◆ Work to do
Write out the stretch of the Good Friday message from "- The Gospels" through "a multiple-counts murderer.", putting "uprising" wherever "insurrection" appears.

◆ Source text
Today’s eVotional is a transcript of the message Tim Smith delivered at Water from Rock’s seventh annual Good Friday worship service, on March 25, 2016. Celebrants in the worship service included Presbyterian, Lutheran, Anglican, Roman Catholic, and Non-Denominational.
For the next few moments I want to read between the lines of the Gospel according to Matthew, Mark, Luke and John…to read between the lines in order to see there the Gospel according to Barabbas.
Barabbas is a man tried, convicted, officially declared guilty and yet set free. Barabbas plays a compelling role in the Gospel story. Remarkably, Barabbas is mentioned in all four Gospels. That alone makes Barabbas significant. The birth of our Lord Jesus is mentioned in only two of the four Gospels. And of all the miracles that Jesus performed, only one of His miracles is mentioned in all four Gospels, and that is the feeding of the 5,000.
The four Gospels together devote 32 verses to Barabbas, suggesting that Barabbas is important for understanding of the Gospel, and important for our understanding of the implications of what happens here on Good Friday.
Here’s what we know about Barabbas:
- First, the Gospel of John tells us that Barabbas is a “bandit”. That’s the word that Jesus used in his Parable of the Good Samaritan, who going down from Jerusalem to Jericho is ambushed by “bandits”, beaten, stripped naked, robbed, and left for dead. Barabbas is a bandit, the Greek word is, léstés: he is the worst kind of criminal.
- The Gospels of Luke and Mark tell us that Barabbas was part of an insurrection, a riot, a rebellion in Jerusalem at which he murdered people. Barabbas is a multiple-counts murderer.
- The Gospel of Matthew tells us that Barabbas is a “notorious prisoner”. Barabbas is known from Galilee in the north, to Beersheba in the south. Everyone breathed a sigh of relief when they heard that Barabbas was locked away. He is guilty under both Jewish and Roman Law.
That’s what we know about Barabbas. But there is his name. It’s his name that leaves us scratching our heads. His name is an enigma, a tough nut to crack. Barabbas is a patronym, that is, a name derived from one’s father. In cultures where ancestry and descent from one’s father connection are important, there are different ways of saying, “son of”.
For the Scottish, “McGregor”, means “son of Gregor”. For the English, “Johnson”, is “son of John”. For the Russians, Petrov is “son of Peter”. In the Hebrew language, “Ben David” means “son of David”. For the Aramaic speaking Jews of Jesus’ day, the prefix “bar” indicates, “son of”. So we see in Matthew 16:17 that Jesus calls Simon Peter, “Simon bar Jonah”, “Simon son of Jonah”. When a Jewish boy enters manhood he is called “bar mitzvah”, “son of the commandments”.
Bar-abbas, then, is, “bar”….”son of abba, son of a father.” In the Garden of Gethsemane, Jesus prayed, “Abba, Father”.
Bar-abbas — “son of a father”. But that’s a strange sort of name isn’t it. It doesn’t tell us very much. Every one of us is a son or daughter of a father. Bar-abbas! What a name! His parents might as well have called him “Everyone”. It is “Everyone” who stands before the judgment seat today.

◆ Recorded data
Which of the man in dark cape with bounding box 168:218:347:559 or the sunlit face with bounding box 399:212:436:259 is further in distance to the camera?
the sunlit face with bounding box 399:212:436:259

◆ Result
- The Gospels of Luke and Mark tell us that Barabbas was part of an uprising, a riot, a rebellion in Jerusalem at which he murdered people. Barabbas is a multiple-counts murderer.